- Information given
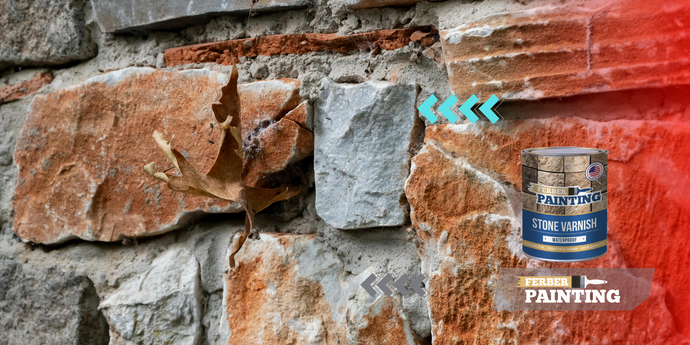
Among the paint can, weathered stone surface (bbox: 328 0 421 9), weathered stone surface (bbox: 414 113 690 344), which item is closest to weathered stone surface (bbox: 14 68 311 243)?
weathered stone surface (bbox: 328 0 421 9)

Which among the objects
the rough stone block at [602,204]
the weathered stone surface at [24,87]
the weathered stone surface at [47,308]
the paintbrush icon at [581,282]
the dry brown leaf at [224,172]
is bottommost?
the weathered stone surface at [47,308]

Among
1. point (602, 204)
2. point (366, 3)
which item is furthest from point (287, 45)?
point (602, 204)

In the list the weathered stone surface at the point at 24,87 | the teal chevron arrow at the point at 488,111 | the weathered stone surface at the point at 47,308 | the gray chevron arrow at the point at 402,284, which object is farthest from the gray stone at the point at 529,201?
the weathered stone surface at the point at 24,87

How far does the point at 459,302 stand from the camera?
0.64 metres

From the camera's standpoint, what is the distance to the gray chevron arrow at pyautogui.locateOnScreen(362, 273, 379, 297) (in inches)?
28.1

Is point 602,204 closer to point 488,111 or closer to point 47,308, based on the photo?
point 488,111

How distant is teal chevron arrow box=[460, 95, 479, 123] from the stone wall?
0.01m

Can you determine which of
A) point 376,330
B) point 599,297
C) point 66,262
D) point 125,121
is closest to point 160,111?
point 125,121

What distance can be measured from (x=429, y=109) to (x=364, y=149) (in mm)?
107

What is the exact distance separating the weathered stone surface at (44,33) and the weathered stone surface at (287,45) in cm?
21

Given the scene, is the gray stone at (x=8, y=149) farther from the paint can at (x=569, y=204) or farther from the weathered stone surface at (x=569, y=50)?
the paint can at (x=569, y=204)

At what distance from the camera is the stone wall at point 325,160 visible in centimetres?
55

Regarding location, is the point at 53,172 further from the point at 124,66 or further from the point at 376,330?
the point at 376,330

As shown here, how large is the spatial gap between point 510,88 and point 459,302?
281 millimetres
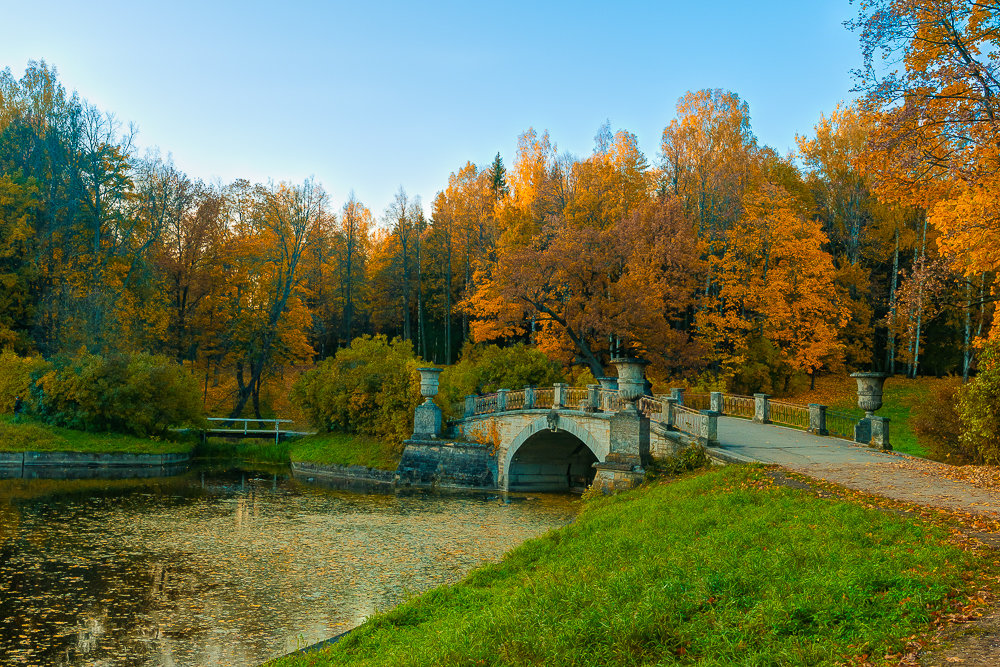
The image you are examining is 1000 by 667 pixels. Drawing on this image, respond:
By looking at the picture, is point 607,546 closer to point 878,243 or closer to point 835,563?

- Required work
Rewrite the lines from the one containing "In the list" through the end of the lines, swapping "chevron" for "triangular" and changing nothing else. Leave out the pictures.

- Output for this exercise
In the list the weathered stone surface at the point at 24,87 | the teal triangular arrow at the point at 488,111 | the weathered stone surface at the point at 47,308 | the gray triangular arrow at the point at 402,284, which object is farthest from the gray stone at the point at 529,201?
the weathered stone surface at the point at 24,87

How far does the point at 459,302 stand from the camera?
0.64 metres

From the camera's standpoint, what is the distance to the gray triangular arrow at pyautogui.locateOnScreen(362, 273, 379, 297) (in inches)?
28.1

Is point 602,204 closer to point 488,111 or closer to point 47,308, based on the photo?
point 488,111

How distant is teal triangular arrow box=[460, 95, 479, 123] from the stone wall?
0.01m

Can you determine which of
A) point 376,330
B) point 599,297
C) point 66,262
D) point 125,121
is closest to point 160,111?
point 125,121

What distance can be measured from (x=429, y=109) to (x=364, y=149) (in mm)?
107

What is the exact distance separating the weathered stone surface at (44,33) and the weathered stone surface at (287,45) in cm?
21

Given the scene, is the gray stone at (x=8, y=149) farther from the paint can at (x=569, y=204) or farther from the weathered stone surface at (x=569, y=50)?
the paint can at (x=569, y=204)

At what distance from the camera is the stone wall at point 325,160 visible in centimetres?
55

Regarding location, is the point at 53,172 further from the point at 124,66 or further from the point at 376,330?
the point at 376,330

As shown here, how large is the spatial gap between point 510,88 and point 459,302?
281 millimetres
The image you are examining is 1000 by 667 pixels. Drawing on this image, respond:
By looking at the picture, is point 607,546 closer to point 878,243 or closer to point 835,563?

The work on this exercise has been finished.